Nelson Mandela and the Limits of Nonviolence

Anne Frank fought future monsters with a diary. Medgar Evers fought present monsters with the ballot. Nelson Mandela was a career criminal. He began in the Freedom Struggle in South Africa as a nonviolent resister; that’s also how he’s remembered. However, Nelson Mandela went to prison because he was the founder of the militant uMkhonto we Sizwe. His group bombed and sabotaged the apartheid government in a militant uprising. They were responding to the Sharpeville Massacre, in which the local police opened fire on a crowd of protestors. 69 people died and 180 were injured, some of whom were shot in the back. In response to monstrosities, Nelson Mandela decided to be a little monstrous himself. 

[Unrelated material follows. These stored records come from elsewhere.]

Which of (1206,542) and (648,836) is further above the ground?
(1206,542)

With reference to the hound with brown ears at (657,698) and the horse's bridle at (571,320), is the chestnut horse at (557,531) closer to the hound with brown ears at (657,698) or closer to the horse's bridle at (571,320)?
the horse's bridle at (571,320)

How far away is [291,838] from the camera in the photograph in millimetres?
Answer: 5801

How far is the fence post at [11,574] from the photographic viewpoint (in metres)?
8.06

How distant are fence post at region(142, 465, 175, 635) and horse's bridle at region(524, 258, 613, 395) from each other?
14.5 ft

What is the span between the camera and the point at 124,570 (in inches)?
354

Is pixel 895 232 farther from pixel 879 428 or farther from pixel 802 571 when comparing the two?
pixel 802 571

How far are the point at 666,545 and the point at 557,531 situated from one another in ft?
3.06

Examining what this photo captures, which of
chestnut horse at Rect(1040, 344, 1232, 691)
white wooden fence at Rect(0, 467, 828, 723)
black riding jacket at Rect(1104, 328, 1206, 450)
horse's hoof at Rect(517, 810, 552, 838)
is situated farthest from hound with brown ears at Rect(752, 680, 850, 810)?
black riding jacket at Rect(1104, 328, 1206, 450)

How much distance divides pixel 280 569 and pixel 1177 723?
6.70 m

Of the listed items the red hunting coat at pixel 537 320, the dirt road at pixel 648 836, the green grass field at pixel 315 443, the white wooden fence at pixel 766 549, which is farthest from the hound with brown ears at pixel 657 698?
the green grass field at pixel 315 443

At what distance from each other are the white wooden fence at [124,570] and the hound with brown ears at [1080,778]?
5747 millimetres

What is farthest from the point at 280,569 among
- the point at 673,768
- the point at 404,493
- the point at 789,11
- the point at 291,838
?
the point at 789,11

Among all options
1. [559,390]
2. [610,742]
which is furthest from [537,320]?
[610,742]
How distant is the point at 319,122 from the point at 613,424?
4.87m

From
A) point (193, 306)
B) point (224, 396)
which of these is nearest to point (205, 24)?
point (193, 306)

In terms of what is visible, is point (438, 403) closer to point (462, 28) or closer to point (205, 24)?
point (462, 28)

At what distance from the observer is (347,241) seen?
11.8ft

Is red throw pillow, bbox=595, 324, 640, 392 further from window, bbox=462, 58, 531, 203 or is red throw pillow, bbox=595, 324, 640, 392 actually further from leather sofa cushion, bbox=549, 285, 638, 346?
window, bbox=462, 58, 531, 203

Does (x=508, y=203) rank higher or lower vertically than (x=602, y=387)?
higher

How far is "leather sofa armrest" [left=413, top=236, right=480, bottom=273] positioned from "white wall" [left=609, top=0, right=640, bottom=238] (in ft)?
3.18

However, he ultimately won his freedom and won his leg of the Freedom Struggle through the power of his example, not the example of his power. That’s the thing about the Freedom Struggle; you have to slay a dragon, but you can’t use a sword. 

Love Wins

On June 12, 1967, two Americans faced the monster. They didn’t use bombs, or diaries, or even votes. They fought in the Supreme Court. They fought a version of the monster as old as the United States. 

In 1913, Rep. Seaborn Roddenbery introduced a constitutional amendment banning interracial marriage. He said, “Intermarriage between whites and blacks is repulsive and averse to every sentiment of pure American spirit. It is abhorrent and repugnant. It is subversive to social peace. It is destructive of moral supremacy, and ultimately this slavery to black beasts will bring this nation to a fatal conflict.”

The conflict occurred in the echoing halls of the Supreme Court of the United States. In this conflict, the monster was slain.

The Freedom Struggle has never been one struggle but it has always been one monster. This beast has tentacles that flail and whip in different and seemingly-unrelated places and ideas. What does the struggle of a Jewish German girl have to do with a Mississippi Army vet and a South African lawyer? They proposed the radical idea that every heart is much the same: the same chambers fed by veins, the same maze of love and fear. The monster hates that. 

Sit up. Face the monster. Thou art loosed.